物臭な煙草
「煙だけが、昇ってくんだよなァ」
大学生の頃のことである。
友人のアパートで夜を明かした。
未練がましく部屋に残る酒の匂いから逃れるように、ふたりは外へ出た。
頭は痛いし、呼気はまだ昨晩の安酒を記憶している。こうして体は腐っていくのだと思ったが、その思いがかえって煙草に火を付けさせた。この怠惰を代替するものは、存在するのだろうか?
冴えぬ肺では一本の減りも遅いし、眠い頭は何も考えたくないから、自然と空を見上げていた。ピーカン晴れだった。
彼のアパート2階には若い番いが暮らしていて、ベランダには下着ばかりが干されていた。

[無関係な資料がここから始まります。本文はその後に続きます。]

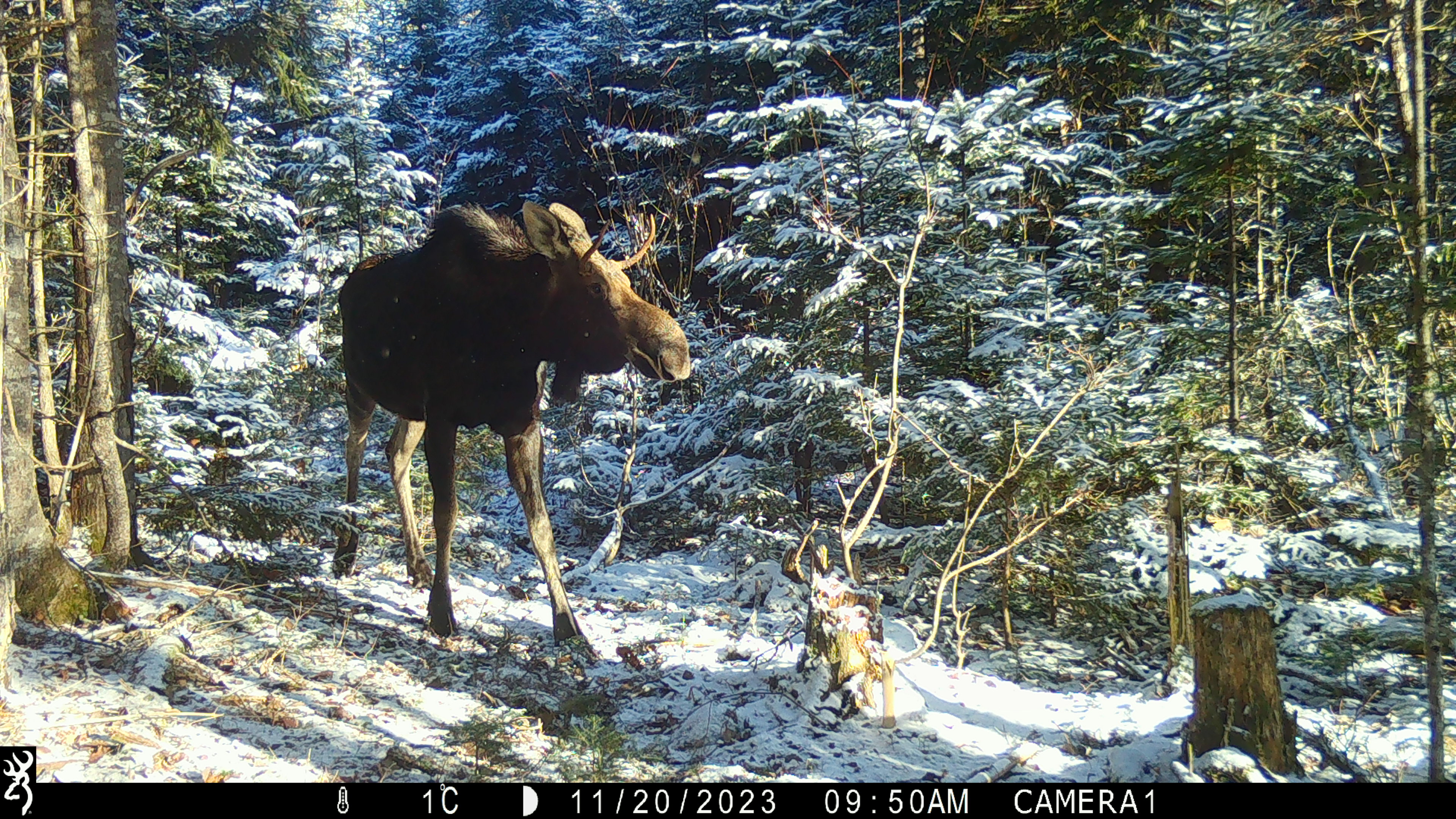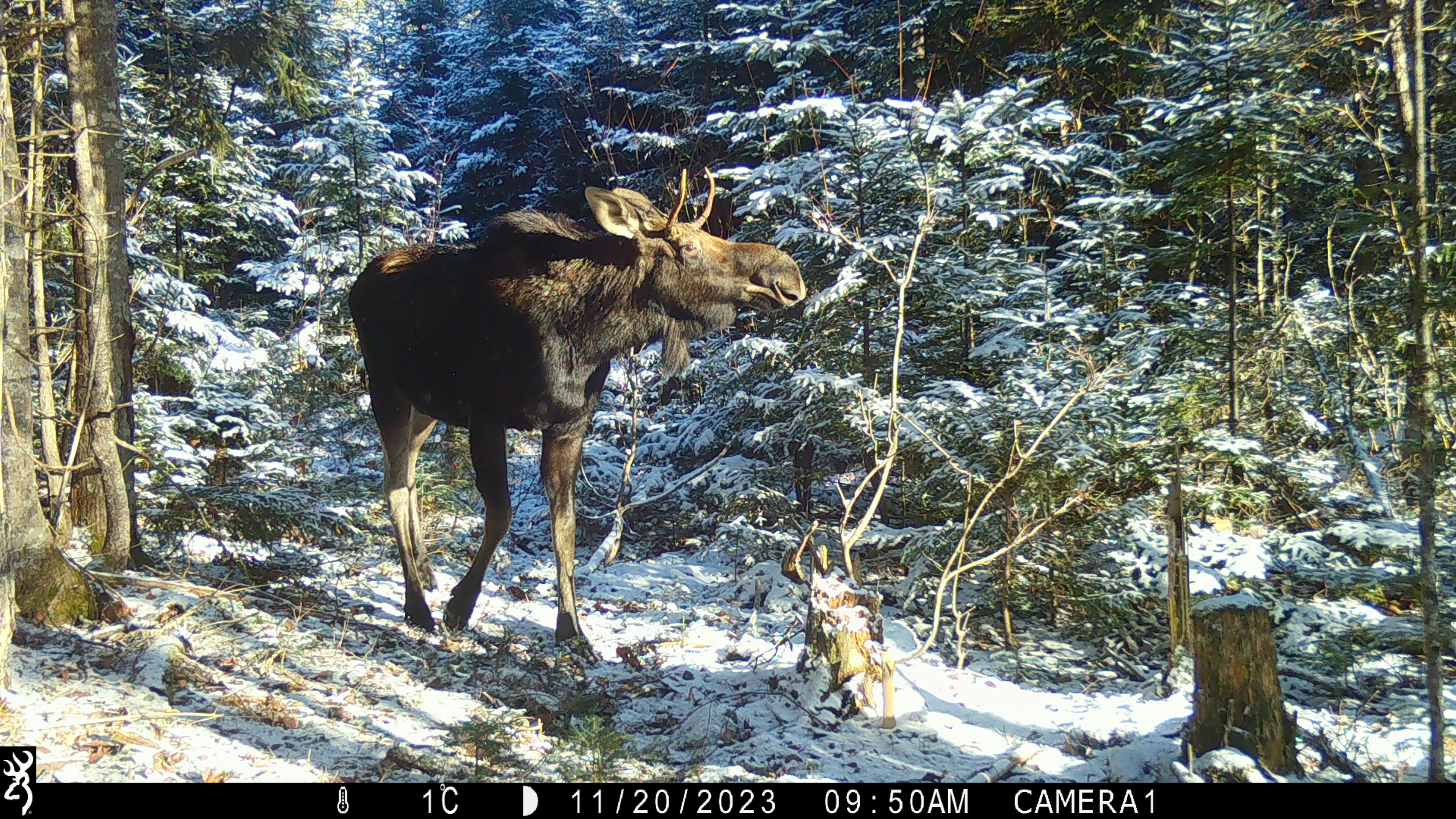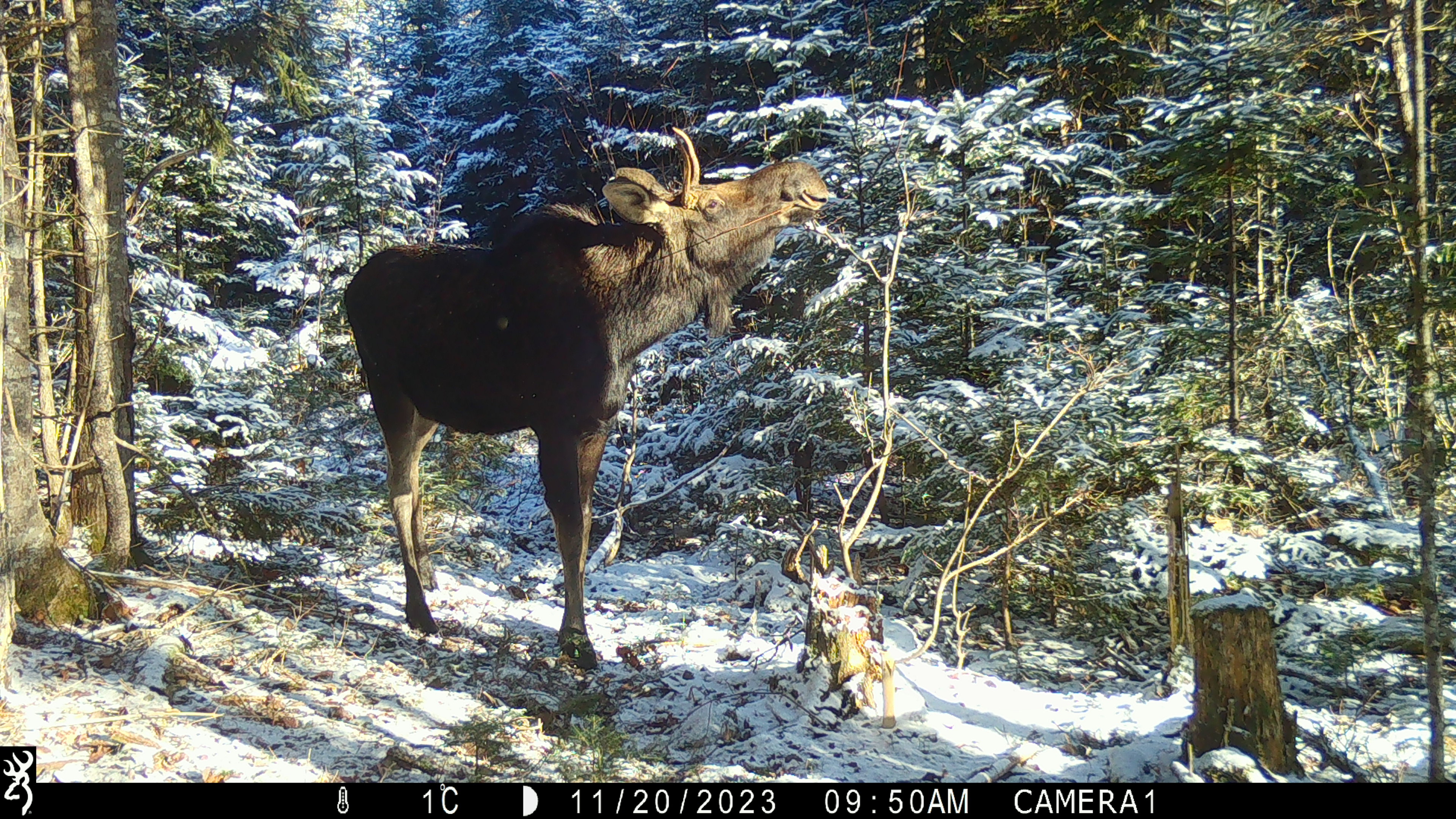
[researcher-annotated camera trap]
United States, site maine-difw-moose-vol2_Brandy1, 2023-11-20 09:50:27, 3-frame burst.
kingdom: Animalia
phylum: Chordata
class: Mammalia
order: Artiodactyla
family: Cervidae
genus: Alces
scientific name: Alces alces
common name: moose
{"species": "moose (Alces alces)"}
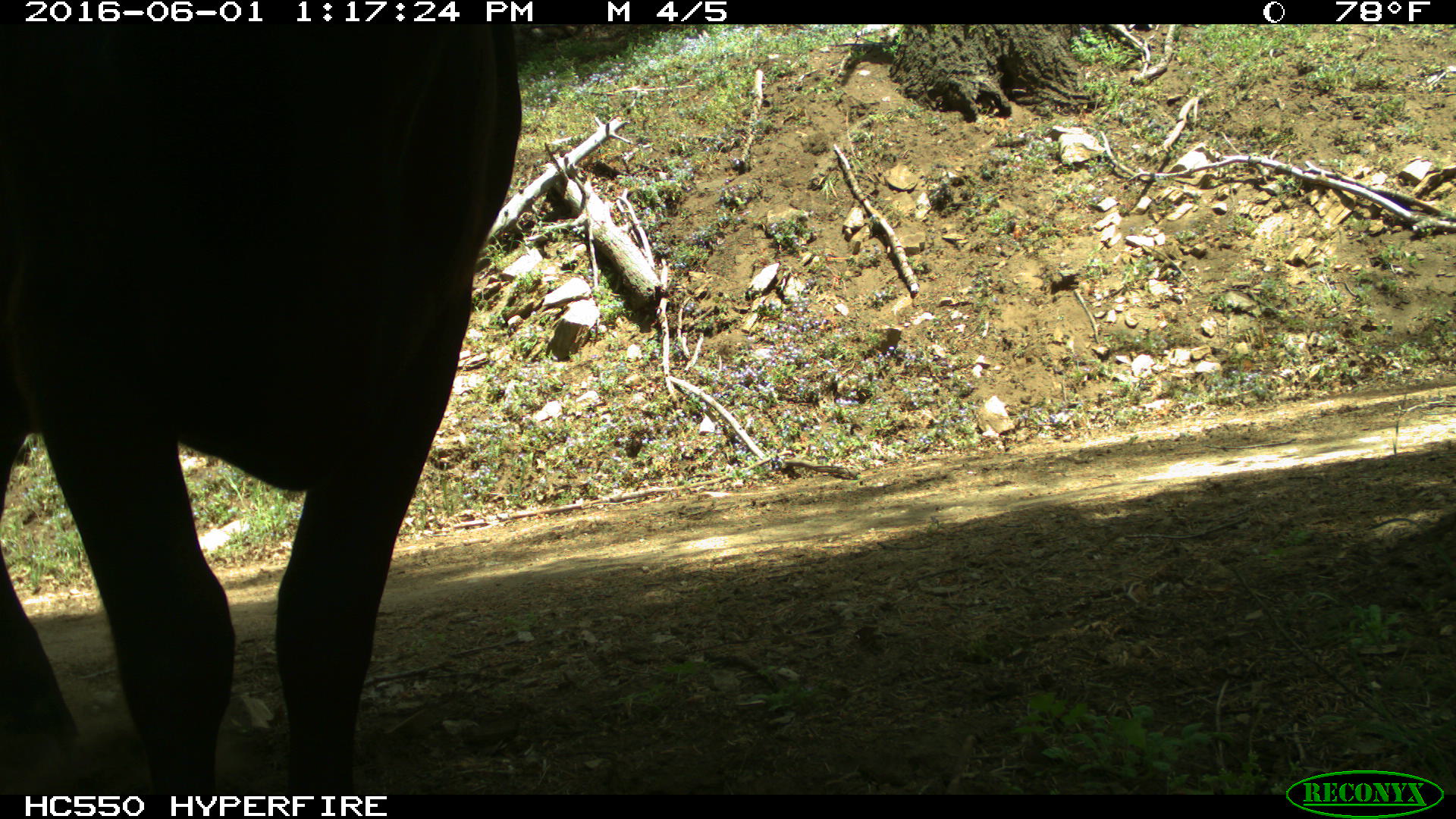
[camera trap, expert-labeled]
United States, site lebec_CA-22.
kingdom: Animalia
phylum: Chordata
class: Mammalia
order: Artiodactyla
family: Bovidae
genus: Bos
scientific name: Bos taurus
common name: domestic cow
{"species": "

吐き上げる紫煙は、ちょうどその辺りで役目を終え、何も教えてはくれない。
彼も同じことを考えていたらしい。
「煙だけが、昇ってくんだよなァ」
雲の上の存在とは言うが、雲の下にも手の届かないものがあるし、物臭に朝間をやり過ごそうとする体にはそれが一層やるせない。
煙草の煙は空までは至らないから、なおのこと、自分もそこまで行けそうな気もしてくる。
「ピーカン晴れ」はピース缶の青さに由来するというが、その煙に思いを託し、雲のように青空を漂えるまで、わたしたちは煙草を吸い続ける。